■ **INPUT ROWS**:
•••••
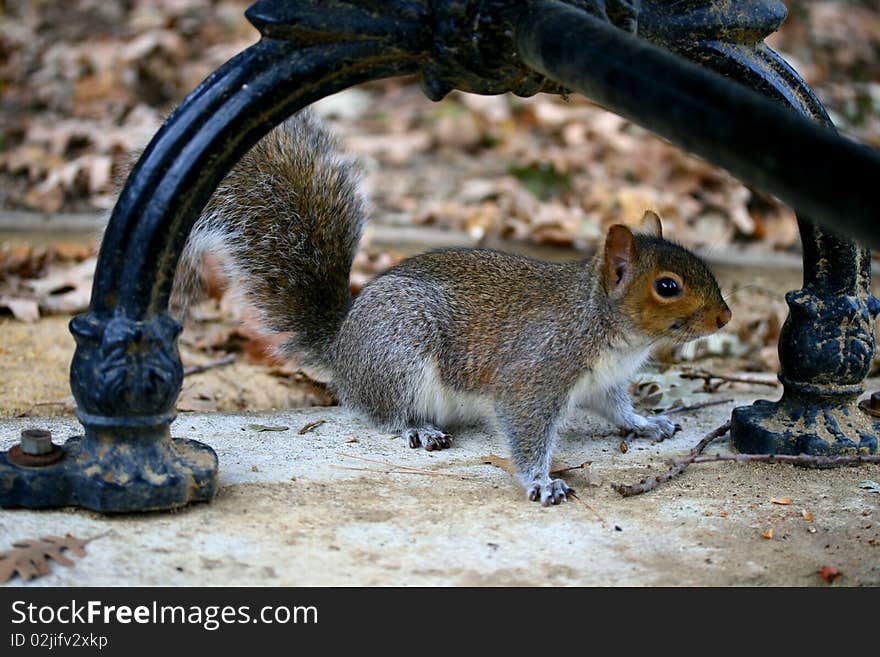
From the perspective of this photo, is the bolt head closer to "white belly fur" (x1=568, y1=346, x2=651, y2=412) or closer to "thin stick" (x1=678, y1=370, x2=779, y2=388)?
"white belly fur" (x1=568, y1=346, x2=651, y2=412)

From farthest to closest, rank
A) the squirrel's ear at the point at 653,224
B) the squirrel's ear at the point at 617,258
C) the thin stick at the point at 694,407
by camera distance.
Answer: the thin stick at the point at 694,407, the squirrel's ear at the point at 653,224, the squirrel's ear at the point at 617,258

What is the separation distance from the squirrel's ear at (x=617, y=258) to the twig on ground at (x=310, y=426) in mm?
773

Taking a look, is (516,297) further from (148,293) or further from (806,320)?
(148,293)

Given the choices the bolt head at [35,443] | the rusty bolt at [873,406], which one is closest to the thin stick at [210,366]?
the bolt head at [35,443]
•••••
■ **REQUIREMENTS**: Copy out again, word for word, the stretch of the data from the line containing "What is the" through the end of the data, including both ends.

■ **RESPONSE TO THIS TASK**:
What is the separation distance from the squirrel's ear at (x=617, y=258) to the twig on ground at (x=310, y=426) in mm?
773

Taking a look, is (516,297) further from (148,293) or further from (806,320)?
(148,293)

Given the choices the bolt head at [35,443] | the rusty bolt at [873,406], which one is closest to the thin stick at [210,366]?
the bolt head at [35,443]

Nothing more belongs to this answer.